Representatives of LGBTQ+ organizations, however, say the jury is out, so to speak.
“There’s a high likelihood that these organization and states [behind the care bans] want to push this all the way to the Supreme Court,” Sarah Warbelow, vice president of legal at the Human Rights Campaign, tells The Advocate. Whether they’ll manage to do so, though, “is really hard to say,” she adds.
Sixth Circuit Chief Judge Jeffrey Sutton wrote the opinion placing a hold on the injunction against the Tennessee ban, and he mentioned the Dobbs ruling several times. “If a law restricting a medical procedure that applies only to women does not trigger heightened scrutiny, as in Dobbs, a law equally appliable to all minors, no matter their sex at birth, does not require such scrutiny either,” he wrote in one instance. When a court considers the constitutionality of a law, heightened scrutiny, also known as strict scrutiny, means that the government must prove it has a compelling interest behind the law and that the statute is tailored as narrowly as possible to achieve its goals.
But Judge Helene White, who dissented from Sutton’s ruling, pointed out that the Tennessee ban does treat minors differently based on their sex at birth. It bans gender-affirming procedures for minors who do not identify as the gender assigned at birth but allows them for those who do. “To illustrate, under the law, a person identified male at birth could receive testosterone therapy to conform to a male identity, but a person identified female at birth could not,” she wrote.
Until Sutton wrote his ruling, every federal court that had considered the constitutionality of these laws reached the conclusion that they discriminated based on sex, White observed. Such laws have been temporarily blocked (while cases are heard) in Alabama, Florida, Indiana, and Kentucky because federal judges believed that those who are challenging them are likely to prove such discrimination, and a judge in Arkansas has gone further by striking down that state’s law, the first ruling on such a law’s merits. In a suit in Oklahoma, the state and the challengers have agreed that the law will not be enforced while the case proceeds.
Jennifer Levi, senior director of transgender and queer rights at GLBTQ Legal Advocates and Defenders, says this shows the Sixth Circuit’s ruling is off base. “The states have been citing Dobbsall along, and the courts have rejected that,” Levi says.
On whether there will be a rash of such rulings or the Supreme Court will eventually get involved, she says, “I think it’s really premature to speculate at this point.” GLAD is representing clients challenging the Alabama law and the Florida one; the Alabama trial is scheduled for next spring, while there’s not a definite timetable for the Florida case.
++++++++
Pick up the passage on court fights over state bans on gender-affirming care for minors and continue it from its last sentence.

*Source data*:
++++++++
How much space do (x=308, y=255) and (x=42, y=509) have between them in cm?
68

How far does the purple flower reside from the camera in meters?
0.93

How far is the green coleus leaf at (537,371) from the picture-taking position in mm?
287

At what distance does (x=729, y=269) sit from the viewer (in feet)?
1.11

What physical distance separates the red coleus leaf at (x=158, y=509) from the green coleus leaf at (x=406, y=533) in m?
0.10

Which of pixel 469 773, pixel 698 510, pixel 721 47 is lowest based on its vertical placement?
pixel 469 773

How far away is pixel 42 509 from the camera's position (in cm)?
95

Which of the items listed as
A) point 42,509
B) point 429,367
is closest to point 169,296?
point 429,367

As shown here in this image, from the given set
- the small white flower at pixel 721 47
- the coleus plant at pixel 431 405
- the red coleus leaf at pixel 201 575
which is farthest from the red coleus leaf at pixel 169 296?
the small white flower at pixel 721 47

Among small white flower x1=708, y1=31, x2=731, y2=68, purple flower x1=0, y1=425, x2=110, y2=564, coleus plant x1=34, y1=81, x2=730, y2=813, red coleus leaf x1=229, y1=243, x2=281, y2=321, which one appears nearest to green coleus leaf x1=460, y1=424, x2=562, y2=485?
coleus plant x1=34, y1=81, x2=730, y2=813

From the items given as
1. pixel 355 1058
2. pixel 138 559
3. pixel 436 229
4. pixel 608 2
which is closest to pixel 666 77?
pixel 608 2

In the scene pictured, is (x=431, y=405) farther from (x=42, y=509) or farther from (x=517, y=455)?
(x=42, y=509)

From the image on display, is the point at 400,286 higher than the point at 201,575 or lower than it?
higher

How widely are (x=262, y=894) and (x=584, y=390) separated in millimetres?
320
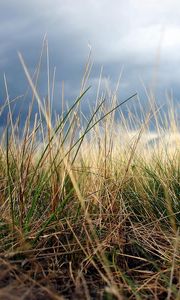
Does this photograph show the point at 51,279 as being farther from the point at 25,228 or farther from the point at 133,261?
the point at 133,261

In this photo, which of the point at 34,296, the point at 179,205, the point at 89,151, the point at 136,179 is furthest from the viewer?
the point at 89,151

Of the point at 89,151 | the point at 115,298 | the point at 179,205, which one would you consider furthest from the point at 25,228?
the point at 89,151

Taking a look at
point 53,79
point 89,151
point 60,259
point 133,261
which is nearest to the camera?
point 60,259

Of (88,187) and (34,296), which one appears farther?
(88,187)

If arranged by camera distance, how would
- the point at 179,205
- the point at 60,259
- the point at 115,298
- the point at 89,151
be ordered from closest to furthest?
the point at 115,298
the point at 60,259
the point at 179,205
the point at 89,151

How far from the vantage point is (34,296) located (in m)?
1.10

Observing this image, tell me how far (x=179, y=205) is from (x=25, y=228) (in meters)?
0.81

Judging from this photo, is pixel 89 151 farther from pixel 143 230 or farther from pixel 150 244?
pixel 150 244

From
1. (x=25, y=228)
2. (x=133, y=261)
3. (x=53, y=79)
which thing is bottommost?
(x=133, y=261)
++++++++
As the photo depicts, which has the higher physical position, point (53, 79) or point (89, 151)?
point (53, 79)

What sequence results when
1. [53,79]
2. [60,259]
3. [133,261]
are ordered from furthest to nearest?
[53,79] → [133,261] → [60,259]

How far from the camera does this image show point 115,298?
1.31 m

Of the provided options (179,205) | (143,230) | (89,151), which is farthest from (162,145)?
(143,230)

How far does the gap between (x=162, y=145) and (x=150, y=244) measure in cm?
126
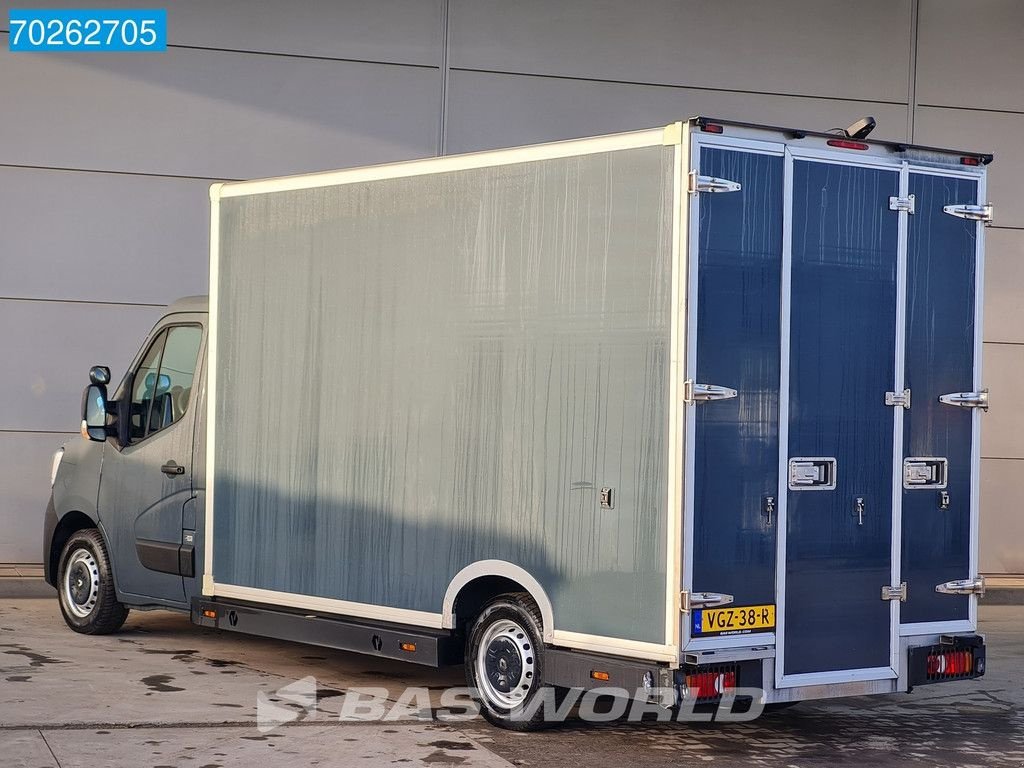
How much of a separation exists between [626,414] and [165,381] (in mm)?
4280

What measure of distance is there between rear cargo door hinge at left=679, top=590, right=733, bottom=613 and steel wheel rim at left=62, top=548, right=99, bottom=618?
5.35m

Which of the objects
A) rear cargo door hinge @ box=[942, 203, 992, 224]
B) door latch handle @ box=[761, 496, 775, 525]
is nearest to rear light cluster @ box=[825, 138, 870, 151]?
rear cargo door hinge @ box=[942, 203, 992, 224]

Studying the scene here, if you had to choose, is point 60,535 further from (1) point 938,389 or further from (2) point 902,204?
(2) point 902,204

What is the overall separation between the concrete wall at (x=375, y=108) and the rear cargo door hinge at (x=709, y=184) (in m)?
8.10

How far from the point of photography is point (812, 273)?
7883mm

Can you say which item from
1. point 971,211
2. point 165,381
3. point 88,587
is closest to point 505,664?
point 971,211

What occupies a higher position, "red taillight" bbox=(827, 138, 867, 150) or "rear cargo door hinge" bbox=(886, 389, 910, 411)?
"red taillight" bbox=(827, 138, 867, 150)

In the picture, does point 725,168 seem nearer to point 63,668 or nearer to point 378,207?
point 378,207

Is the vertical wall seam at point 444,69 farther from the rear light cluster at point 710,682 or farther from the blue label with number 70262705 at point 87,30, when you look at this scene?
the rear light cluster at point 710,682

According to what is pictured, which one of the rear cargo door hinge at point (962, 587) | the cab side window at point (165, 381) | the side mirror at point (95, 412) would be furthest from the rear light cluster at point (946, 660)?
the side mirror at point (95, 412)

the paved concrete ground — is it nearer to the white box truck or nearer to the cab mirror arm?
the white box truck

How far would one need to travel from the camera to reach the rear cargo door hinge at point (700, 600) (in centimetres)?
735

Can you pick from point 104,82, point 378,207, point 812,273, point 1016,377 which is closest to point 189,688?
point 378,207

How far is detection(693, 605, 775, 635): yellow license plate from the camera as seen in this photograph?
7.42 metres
++++++++
*Result*:
HRC is co-counsel in the Alabama and Florida cases, plus one in Georgia that’s in a very early stage. The Alliance Defending Freedom, an anti-LGBTQ+ legal nonprofit that has won cases at the Supreme Court, including the recent “right to discriminate” case out of Colorado, is working with Alabama officials to defend that state’s ban, and it’s pushing the use of Dobbs, Warbelow notes.
Ultraconservative Justice Samuel Alito, who wrote the Dobbs majority opinion, was very specific that it applied only to abortion, although that didn’t keep fellow conservatives like Justice Clarence Thomas from saying the court should use the same reasoning to strike down marriage equality and other rights. But still, in cases involving gender-affirming care, judges across the political spectrum are blocking or striking down the bans, Warbelow observes.
Ash Orr, press relations manager at the National Center for Transgender Equality, agrees that it’s “premature to form a definitive opinion” about what will happen with the gender-affirming care cases. But the situation bears watching, he says.
If the reasoning used in the Sixth Circuit decision continues to be applied, Orr says, “it could result in significant regression regarding numerous rights.” Beyond the question of whether these bans discriminate, courts must consider whether rights are “deeply rooted in this nation’s history and traditions,” he points out. Judge Sutton asserted that those challenging the Tennessee law had not demonstrated that the right to new medical treatments was deeply rooted.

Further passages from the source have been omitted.